Collected data:
--*--

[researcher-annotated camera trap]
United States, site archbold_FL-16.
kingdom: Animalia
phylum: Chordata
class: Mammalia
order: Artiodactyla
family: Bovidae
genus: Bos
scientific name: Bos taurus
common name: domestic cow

--*--

## ASSIGNMENT
Would you copy out all of the entries exactly?

## RESULT BELOW
[researcher-annotated camera trap]
United States, site archbold_FL-16.
kingdom: Animalia
phylum: Chordata
class: Mammalia
order: Artiodactyla
family: Bovidae
genus: Bos
scientific name: Bos taurus
common name: domestic cow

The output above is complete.